La sera in cui Hektor fece ritorno al casolare, uno stuolo di passeri, accolse il suo arrivo.
Nonno Franco si stupì, ma giusto il tempo di affinare l’ingegno: le “bestie” alate eran lì per l’incuria. Una terra non custodita era facile preda dei viandanti, e delle creature che popolavano miseri nidi.
Sciolse la lingua in improperi e dileguò, con una corsa affannata, le piume irriverenti.
Fu subito silenzio.
Tutt’intorno la terra s’inchinò all’arrivo del padrone, riassettando con un disegno di luce, i confini della cara proprietà. Il vecchio lanciò un’occhiata all’indirizzo del vicino, semmai brevi impronte di passi estranei, avessero violato i limiti e il rispetto.

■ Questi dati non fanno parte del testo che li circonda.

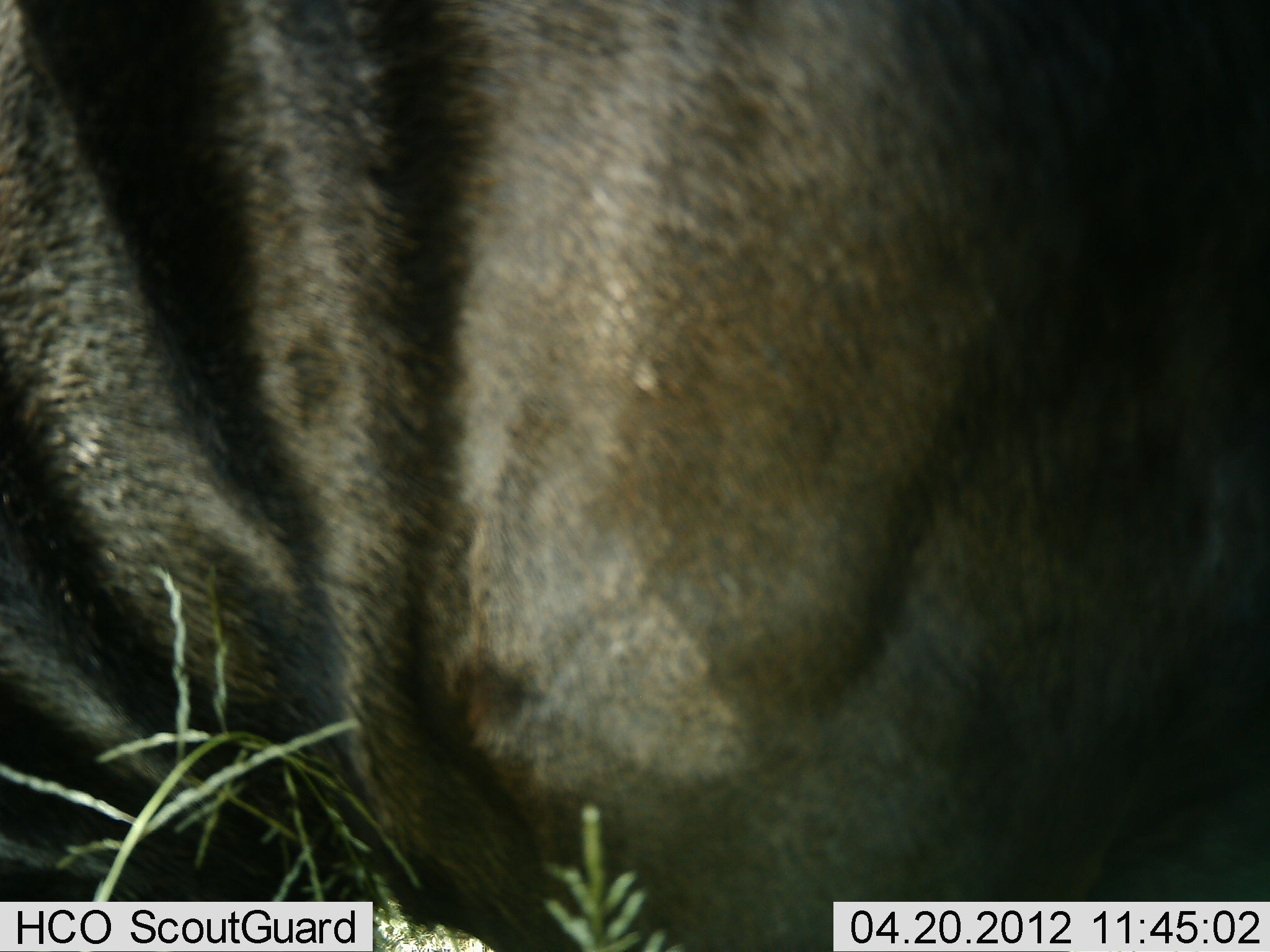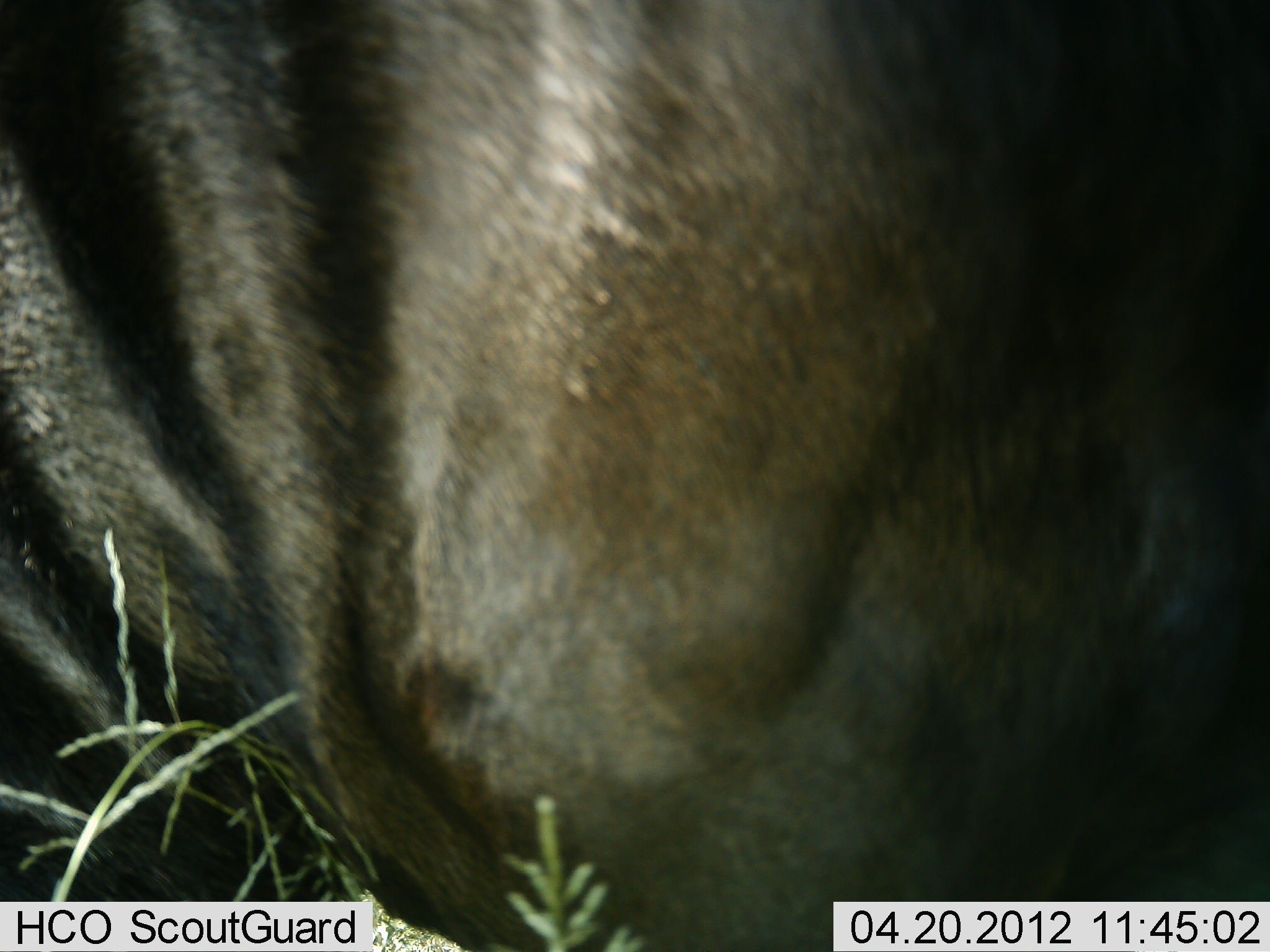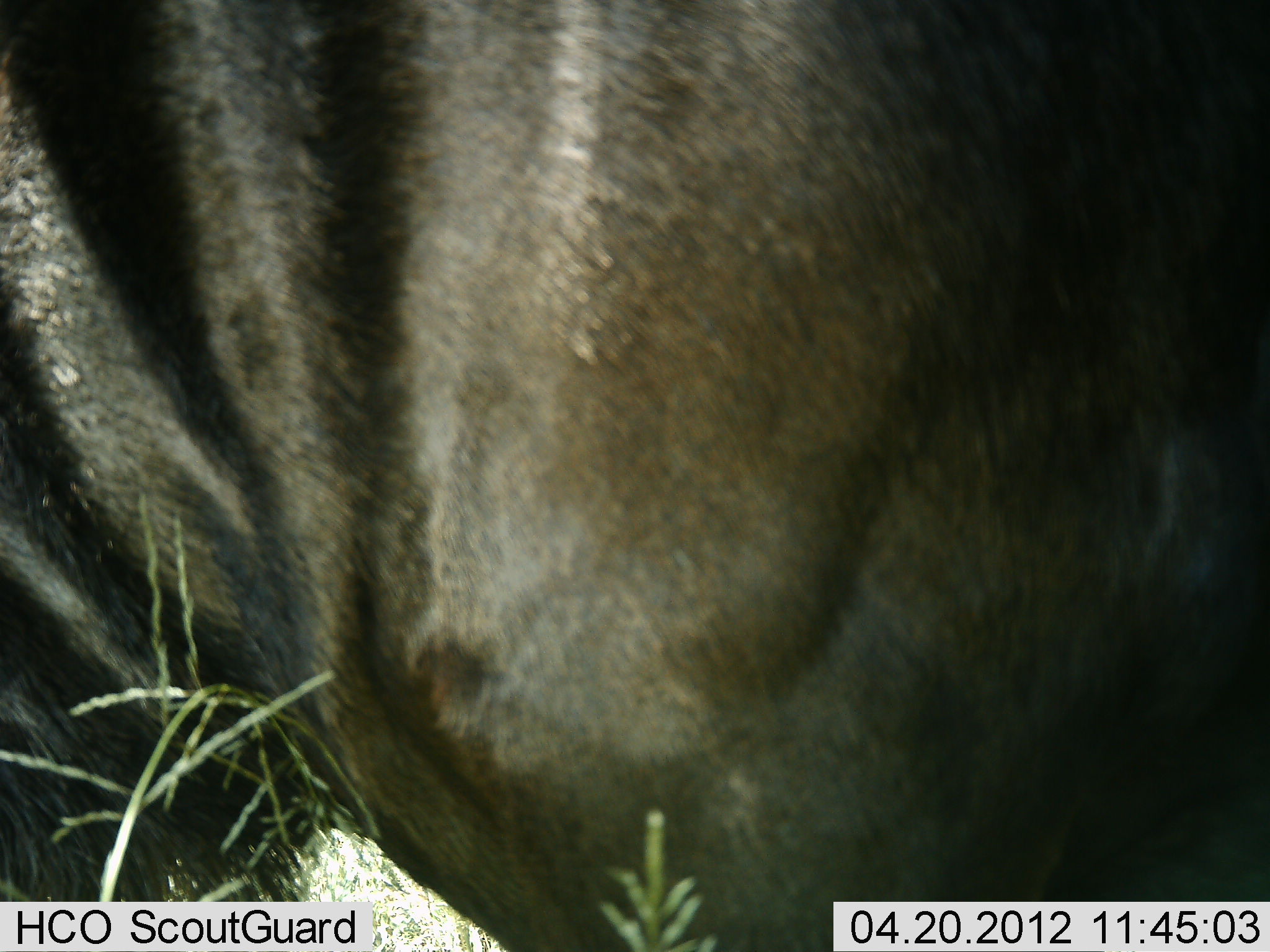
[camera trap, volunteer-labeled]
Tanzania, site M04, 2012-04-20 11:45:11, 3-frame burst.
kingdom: Animalia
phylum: Chordata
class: Mammalia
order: Artiodactyla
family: Bovidae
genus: Connochaetes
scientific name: Connochaetes taurinus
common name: blue wildebeest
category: wildebeest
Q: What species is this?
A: Wildebeest (blue wildebeest) (Connochaetes taurinus).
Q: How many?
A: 1.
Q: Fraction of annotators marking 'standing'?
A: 60%.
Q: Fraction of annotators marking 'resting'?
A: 27%.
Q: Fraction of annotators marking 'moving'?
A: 0%.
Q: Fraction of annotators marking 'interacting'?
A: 7%.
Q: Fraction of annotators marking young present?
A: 0%.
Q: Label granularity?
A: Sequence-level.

I solchi dell’aratro erano ancora visibili ed intatti, e nel suo silenzio, il vecchio, ringraziò ‘mba Santino Lafranceschina. Un uomo d’onore e un vicino senza macchia. Un mulo di fatica. Proprio come lui.
Era tardo pomeriggio, l’ora in cui le anime si auspicano un dolce riposo. L’ora dei propositi.
Hektor svestì la nostalgia del viaggio e si abbandonò in un sonno profondo…
(tratto da Metà carne, metà ricordo).